Sepsis is a medical emergency. It kills five people every hour in the UK.

Sepsis arises when the body’s response to an infection injures its own tissues and organs. Sepsis leads to shock, multiple organ failure and death, especially if not recognised early and treated promptly. 

September 13th is World Sepsis Day. Sepsis kills more people each year than breast, bowel and prostate cancer combined – yet many people still don’t know what it is.

Prompt recognition and treatment is vital because the likelihood of dying increases every hour that treatment is delayed.

Donna Lewthwaite and Kaleigh Faust support NHS Staff at NCIC to know how to spot the signs of Sepsis. They are helping raise awareness of the condition.

Donna said: “Sepsis was previously known as Septicaemia or blood poisoning.

“Sepsis is the immune system’s overreaction to an infection. Normally our immune system fights infection, but for reasons that are currently unclear, it attacks our body’s own organs and tissues. If not treated quickly, sepsis can result in organ dysfunction and failure.

“Lifesaving treatment is often simple, such as oxygen, intravenous fluids and intravenous antibiotics. Patients have a much better outcome when this treatment is received soon after a patient displays the signs of sepsis.”

Sepsis can develop from any infection, such as:

  • a chest infection
  • a urine infection
  • an infection in the bowel or stomach
  • an infected wound such as a cut or bite

Kaleigh added: “Minor infections are very common. The majority can be treated without visiting the hospital.

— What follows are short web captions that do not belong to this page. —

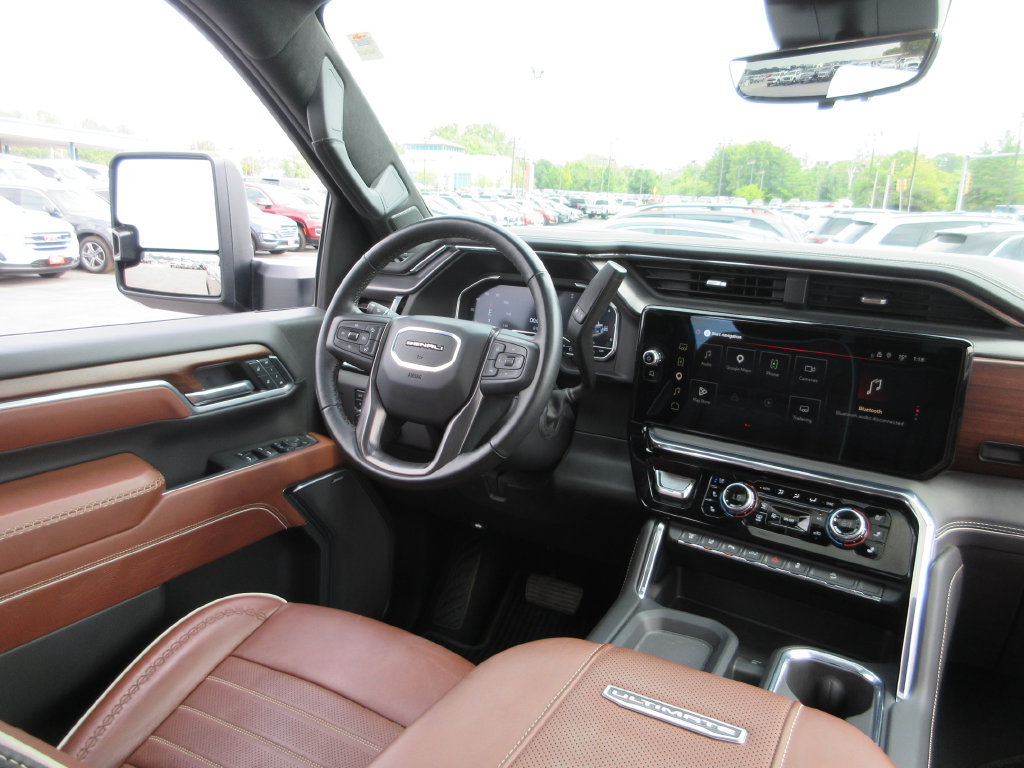 Certified 2025 GMC Sierra 2500 Denali Ultimate AWD/4WD image 34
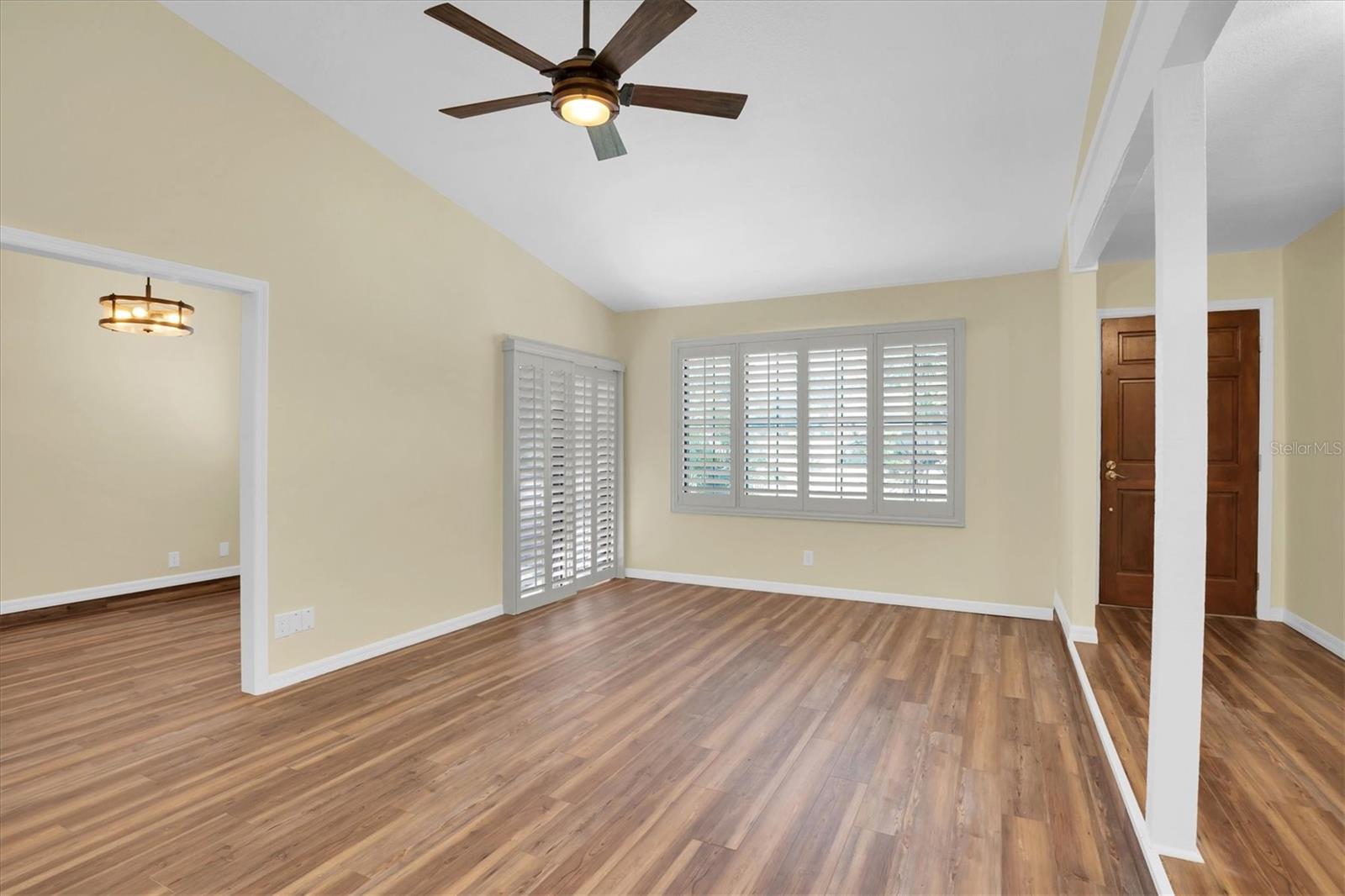 Photo 3 of 1497 ROSETREE CT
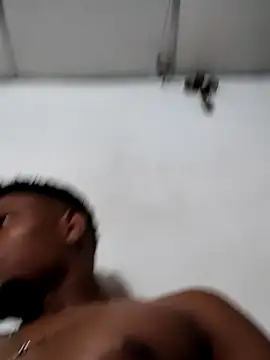 hugo3918  online show from 10/20/25, 02:50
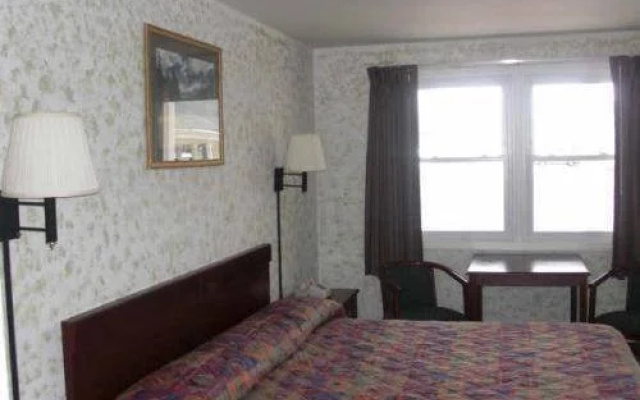 photo 5 of Knights Inn Old Saybrook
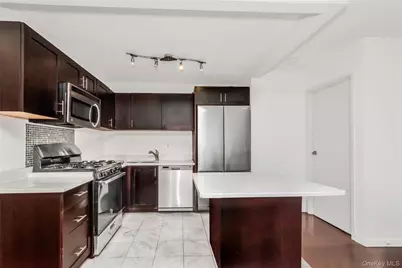 1155 Warburton Avenue #8Y, Yonkers, NY 10701 - Photo 3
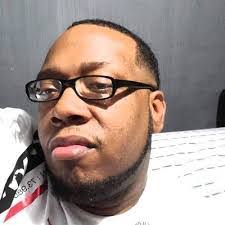 Darius Knox's Instagram, Twitter & Facebook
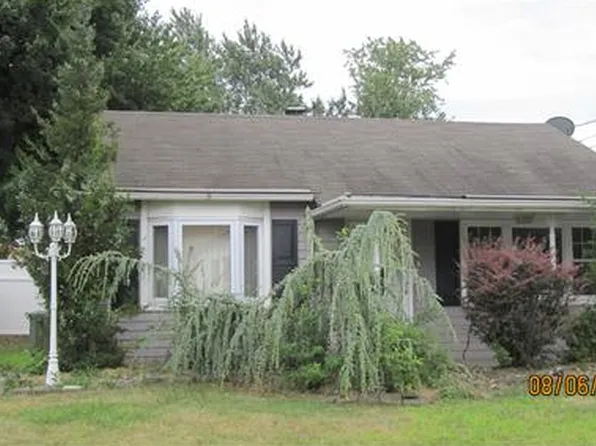 6 Knollwood Rd E, Edison, NJ 08817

However, some infections develop into sepsis and as a result hospital treatment may be required.

“Everyone is at risk of developing sepsis, even those in good health with no chronic illnesses. However, you may be more at risk if you are: very young or elderly, suffering from long-term conditions such as diabetes, COPD and heart disease, currently on long-term steroids or chemotherapy, pregnant or have just given birth.”

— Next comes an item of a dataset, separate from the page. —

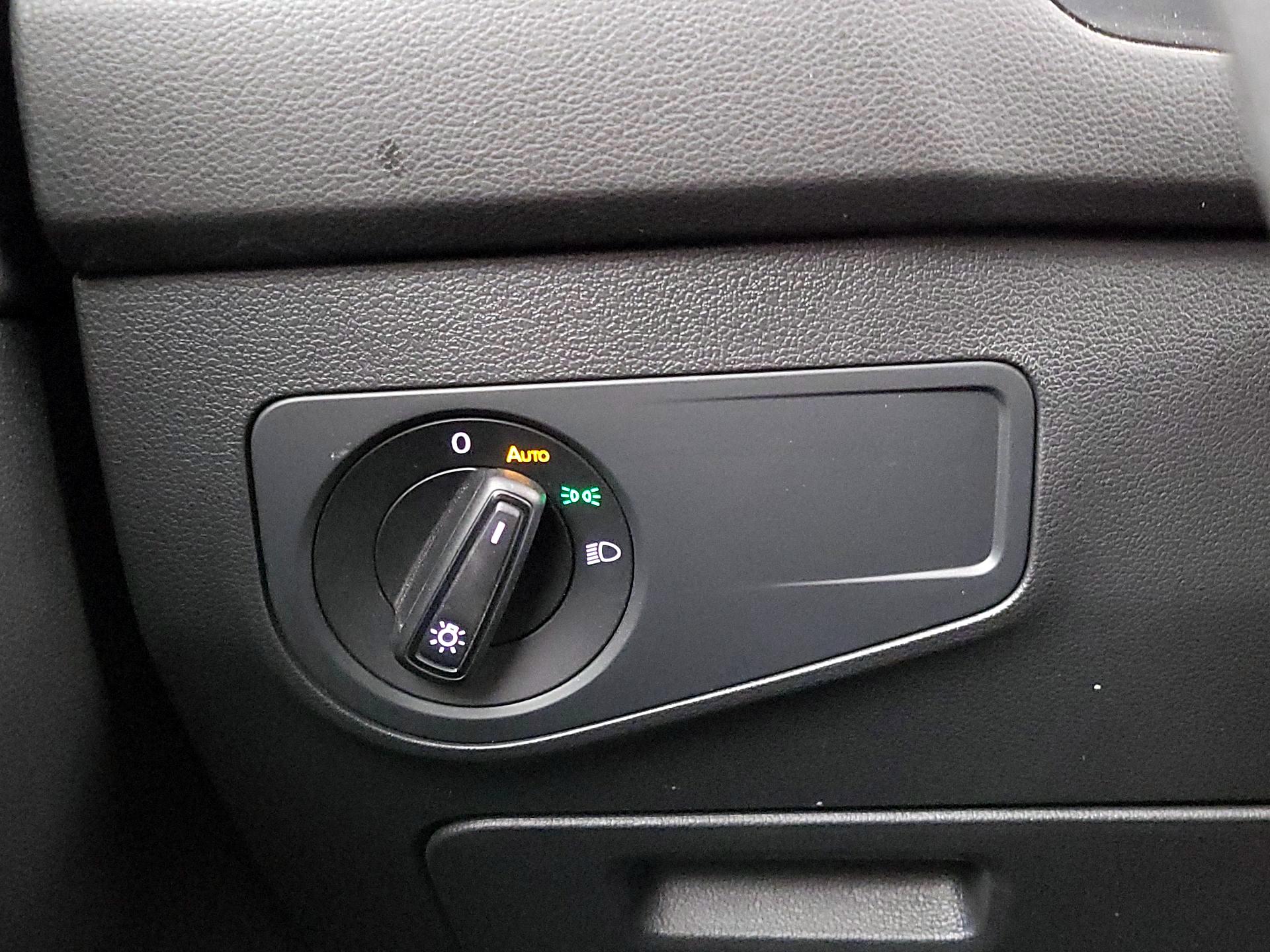 Thumbnail: 2022 Volkswagen Tiguan - 11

What does sepsis do to your body?

Sepsis can initially look like flu, gastroenteritis or a chest infection. There is no one sign, and symptoms present differently between adults and children.

Other symptoms include:

  • slurred speech or confusion
  • extreme shivering or muscle pain
  • passing no urine (in a day)
  • severe breathlessness/rapid breathing
  • it feels like you are going to die
  • skin mottled or discoloured
  • feeling hot or flushed
  • high or low temperature
  • fast heart rate

If sepsis is the primary reason for your admission, you are likely to be treated in A&E or an assessment ward. If sepsis develops whilst you are already in hospital you will be treated on the ward. If your condition deteriorates you may be treated in the Intensive Care Unit (ICU).

Some patients respond quickly to treatment which may lead to a rapid recovery resulting in a shorter hospital stay.